## REQUIRED WORK
Find "What is the recorded" in the data, then restate the line it sits in and every later line word for word, ending with the last line.

◆ ◆ ◆ ◆ ◆

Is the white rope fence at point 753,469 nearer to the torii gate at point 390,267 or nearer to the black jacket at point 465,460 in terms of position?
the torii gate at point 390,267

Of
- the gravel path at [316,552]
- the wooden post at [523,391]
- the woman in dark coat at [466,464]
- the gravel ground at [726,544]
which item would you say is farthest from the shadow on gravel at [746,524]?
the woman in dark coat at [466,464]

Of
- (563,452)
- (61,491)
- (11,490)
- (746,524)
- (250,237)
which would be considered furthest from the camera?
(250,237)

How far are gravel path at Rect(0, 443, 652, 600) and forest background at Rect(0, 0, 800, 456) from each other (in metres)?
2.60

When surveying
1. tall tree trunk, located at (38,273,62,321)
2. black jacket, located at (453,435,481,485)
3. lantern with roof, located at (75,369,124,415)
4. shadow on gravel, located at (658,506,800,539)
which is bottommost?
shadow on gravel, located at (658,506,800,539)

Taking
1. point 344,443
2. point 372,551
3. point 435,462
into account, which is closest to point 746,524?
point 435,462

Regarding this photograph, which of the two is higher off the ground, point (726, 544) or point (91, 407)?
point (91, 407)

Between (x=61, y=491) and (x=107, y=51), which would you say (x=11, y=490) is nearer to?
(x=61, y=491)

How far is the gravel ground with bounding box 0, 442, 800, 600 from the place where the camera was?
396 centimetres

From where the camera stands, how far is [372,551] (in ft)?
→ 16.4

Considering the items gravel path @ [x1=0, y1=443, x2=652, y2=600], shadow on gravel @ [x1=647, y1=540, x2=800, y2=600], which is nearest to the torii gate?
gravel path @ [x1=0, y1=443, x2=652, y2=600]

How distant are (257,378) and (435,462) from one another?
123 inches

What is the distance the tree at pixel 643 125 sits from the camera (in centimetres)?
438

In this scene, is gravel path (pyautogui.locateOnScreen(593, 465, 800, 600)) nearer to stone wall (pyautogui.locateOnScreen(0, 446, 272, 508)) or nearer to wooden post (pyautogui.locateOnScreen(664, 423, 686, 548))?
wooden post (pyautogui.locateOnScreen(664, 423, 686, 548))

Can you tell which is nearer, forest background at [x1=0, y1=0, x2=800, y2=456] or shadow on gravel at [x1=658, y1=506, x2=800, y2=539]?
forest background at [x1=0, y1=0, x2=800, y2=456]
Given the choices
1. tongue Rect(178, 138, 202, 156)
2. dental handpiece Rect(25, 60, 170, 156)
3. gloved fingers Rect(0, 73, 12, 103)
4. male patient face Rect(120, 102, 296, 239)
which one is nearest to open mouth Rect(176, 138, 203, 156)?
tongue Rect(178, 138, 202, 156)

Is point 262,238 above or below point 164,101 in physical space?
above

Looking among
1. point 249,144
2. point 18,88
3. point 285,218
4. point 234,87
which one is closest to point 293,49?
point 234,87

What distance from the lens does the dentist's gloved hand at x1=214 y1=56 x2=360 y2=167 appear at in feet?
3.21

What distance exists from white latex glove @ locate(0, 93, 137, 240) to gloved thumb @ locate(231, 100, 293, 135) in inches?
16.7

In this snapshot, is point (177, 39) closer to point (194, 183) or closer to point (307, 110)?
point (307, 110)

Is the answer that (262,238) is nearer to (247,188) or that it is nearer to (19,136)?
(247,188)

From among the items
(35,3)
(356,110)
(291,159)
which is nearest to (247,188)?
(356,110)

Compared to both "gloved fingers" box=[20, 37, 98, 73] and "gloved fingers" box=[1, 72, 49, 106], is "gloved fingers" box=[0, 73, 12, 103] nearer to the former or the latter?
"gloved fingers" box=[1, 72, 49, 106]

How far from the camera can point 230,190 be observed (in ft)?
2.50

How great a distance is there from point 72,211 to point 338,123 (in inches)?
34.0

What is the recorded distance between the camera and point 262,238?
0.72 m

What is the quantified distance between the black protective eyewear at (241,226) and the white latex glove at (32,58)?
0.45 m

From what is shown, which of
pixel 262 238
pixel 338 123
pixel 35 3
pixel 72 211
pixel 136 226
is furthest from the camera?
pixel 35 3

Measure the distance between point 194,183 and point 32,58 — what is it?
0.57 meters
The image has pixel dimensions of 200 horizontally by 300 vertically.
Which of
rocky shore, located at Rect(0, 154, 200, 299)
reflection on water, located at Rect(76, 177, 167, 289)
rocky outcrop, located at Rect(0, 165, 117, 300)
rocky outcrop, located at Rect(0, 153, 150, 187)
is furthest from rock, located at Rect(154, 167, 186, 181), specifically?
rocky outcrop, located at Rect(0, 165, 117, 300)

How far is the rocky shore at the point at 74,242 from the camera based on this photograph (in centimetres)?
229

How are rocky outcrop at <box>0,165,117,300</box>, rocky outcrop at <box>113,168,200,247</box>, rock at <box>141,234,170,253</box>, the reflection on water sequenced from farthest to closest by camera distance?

◆ ◆ ◆ ◆ ◆

## FINISHED TASK
What is the recorded distance between the camera and point 262,238?
0.72 m

What is the quantified distance between the black protective eyewear at (241,226) and the white latex glove at (32,58)?
0.45 m

From what is shown, which of
pixel 262 238
pixel 338 123
pixel 35 3
pixel 72 211
pixel 136 226
is furthest from the camera?
pixel 35 3

Measure the distance between point 194,183 and point 32,58 — what is it?
0.57 meters
The image has pixel dimensions of 200 horizontally by 300 vertically.
Which of
rocky shore, located at Rect(0, 154, 200, 299)
reflection on water, located at Rect(76, 177, 167, 289)
rocky outcrop, located at Rect(0, 165, 117, 300)
rocky outcrop, located at Rect(0, 153, 150, 187)
is furthest from rock, located at Rect(154, 167, 186, 181), specifically?
rocky outcrop, located at Rect(0, 165, 117, 300)

How far is the rocky shore at the point at 74,242 from the camera based on this photograph (in centimetres)?
229

How are rocky outcrop at <box>0,165,117,300</box>, rocky outcrop at <box>113,168,200,247</box>, rock at <box>141,234,170,253</box>, the reflection on water sequenced from farthest to closest by camera distance?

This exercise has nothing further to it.